The ATAP Guidelines were developed with the following principles in mind.
- Goals- and objectives-led and responsive – All plans and actions in the transport sector should be led by high-level jurisdictional goals and supporting transport/land use system objectives, and should respond to government priorities.
- Problem-driven – A consideration of problems should always be the starting point in pursuit of goals and supporting objectives. The term 'problem' is used in the Guidelines to also include related terms such as issues, challenges, constraints and opportunities. Problems are considered the barrier preventing goals, objectives and targets from being achieved.
- Stakeholder engagement – Relevant stakeholder engagement and views should play an important role.
- Data and information – Advice to decision-makers should be supported by the best available data and information: quantitative and qualitative, objective and subjective.
- Multi-modal – Transport planning and assessment should be undertaken with a multi-modal perspective.
- Coordination – Coordinated actions and decision-making within and across levels of government are important requirements for achieving effective economic, social and environmental outcomes.
- Holistic – It is important to account for interactions within the transport system (e.g. between modes) as well as with closely related systems (e.g. land use, environment) and to consider all relevant economic, social and environmental issues (a triple bottom line focus).
- Integration – Processes in the Guidelines and actions flowing from their Framework should ensure integration within the transport system and with closely related systems (e.g. land use) and should also support and facilitate the achievement of goals and objectives (see the section below for information on the Framework).
- Strategic thinking and planning – Transport system decisions should be guided by comprehensive top‑down strategic thinking and planning that reflects jurisdiction goals and objectives. Planning should also consider bottom-up experiences and opinions.
- Proposed initiatives – Proposed transport initiatives should derive from or align with strategic plans. They should reflect priorities and be aimed at solving well understood problems.
- Assessment of problems and options – The best way to identify the preferred solution to a priority transport problem is through a disciplined evidence-based process consisting of problem assessment (including extent, severity and causation) and the identification and rigorous, unbiased assessment of a wide range of options (investment / infrastructure and reform / non-infrastructure).
- Inter-jurisdictional – For key transport problems that affect more than one jurisdiction, preferred solutions should ideally be identified and developed on a joint inter-jurisdictional basis.
Multi-stage assessment – The need for, and nature of, transport initiatives should be developed through a progressive filtering process to encourage efficient use of planning and assessment resources:
- Rigorous assessment of the problem
- Broad assessment of strategic merit / fit / alignment
- Establishment of economic, social and environmental justification (through rapid and detailed assessment of options)
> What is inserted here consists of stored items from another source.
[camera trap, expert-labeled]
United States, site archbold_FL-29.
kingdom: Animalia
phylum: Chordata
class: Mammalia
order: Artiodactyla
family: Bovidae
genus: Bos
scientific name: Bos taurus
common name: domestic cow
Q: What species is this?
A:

- Development of an implementation plan.
- Fit-for-purpose level of detail – In applying the planning and assessment components of the Framework, the level of detail used in application needs to match the scale and complexity of the problem and proposed initiative. The larger and more complex the problem and initiative, the greater the level of detail and rigour required. For smaller and less complex problems and initiatives, simpler and streamlined versions of the processes and tools outlined in the Guidelines may be all that is required, provided the principles of good practice are still maintained.
- Prioritisation – Wherever possible, problems should be addressed in prioritised order reflecting their relative severity and importance. Proposed initiatives should also be prioritised in terms of their strategic merit/alignment and their triple bottom line justification in delivering net benefits (i.e. value for money). Some governments may also choose to prioritise between transport system objectives.
- Funding – Strategies and initiatives developed using the Guidelines and their Framework should be sensitive to the jurisdiction’s overall likely levels of funding through working closely with its Department of Treasury. Alternative funding options should also be explored.
- Private sector involvement – Appropriate private sector involvement should be encouraged where beneficial.
- Easy to use – The Guidelines should meet the needs of users, be easy to use and be rigorous and reliable.
- Comprehensive, yet easy to understand – Information on the merit of strategies and proposed initiatives should be presented to decision-makers in a way that communicates the full range of impacts. Information should be easily understood and address government objectives and priorities.
- Feedback, learning and continuous improvement – Feedback should be sought on all aspects f the Guidelines to encourage learning and continuous improvement.